2.9. Making Cluster Application use PCI Express

After the PCI Express hard- and software has been installed and tested, you can configure your cluster application to make use of the increased performance.

2.9.1. Generic Socket Applications

Applications that consume Winsock2 calls for communication can be accelerated by SuperSockets without modifying the application binaries. For details, please refer to Section 2, “Make Generic Windows Applications use SuperSockets”.

2.9.2. Native SISCI Applications

Native SISCI applications use the SISCI API to use the PCI Express hardware features like transparent remote memory access, DMA transfers or remote interrupts. The SISCI library sisci_api.dll is installed on all Cluster Nodes by default. Any application that uses the SISCI API will be able use the PCI Express interconnect immediately when the network is configured and operational.

To compile and link SISCI applications, select the Development feature from the MSI graphical interface for installation.

A development project that uses the sisci_api.h interface must include 2 paths [InstallDirectory]\Dolphin Express MX\Include and [InstallDirectory]\Dolphin Express MX\Include\dis and link to the 64 Bit sisci_api.lib import library located in [InstallDirectory]\Dolphin Express MX\Lib\x64 or the 32 Bit sisci_api.lib import library located in [InstallDirectory]\Dolphin Express MX\Lib\x86.
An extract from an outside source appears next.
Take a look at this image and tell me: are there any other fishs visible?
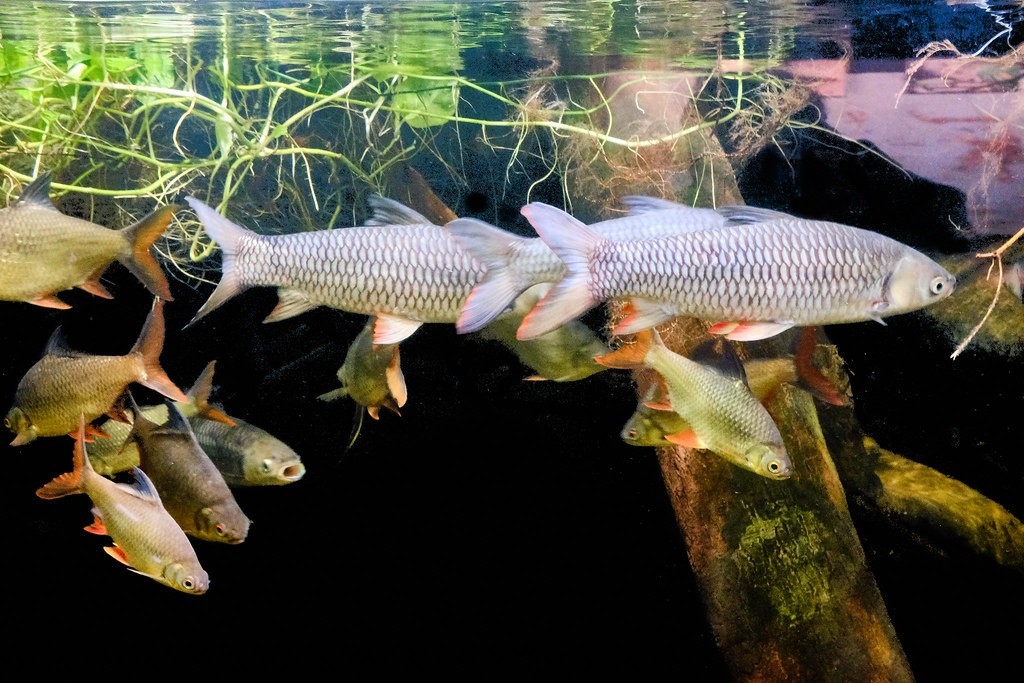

Several examples are installed at: [InstallDirectory]\Dolphin Express MX\Examples Some of them have build dependencies other than sisci_api.h and sisci_api.lib. The dependencies are located in [InstallDirectory]\Dolphin Express MX\Examples\include and [InstallDirectory]\Dolphin Express MX\Examples\lib.

Note

The samples shipped are shared by several silicon technologies and operating systems. Define the compile macros ADAPTER_IS_MX and OS_IS_WINDOWS.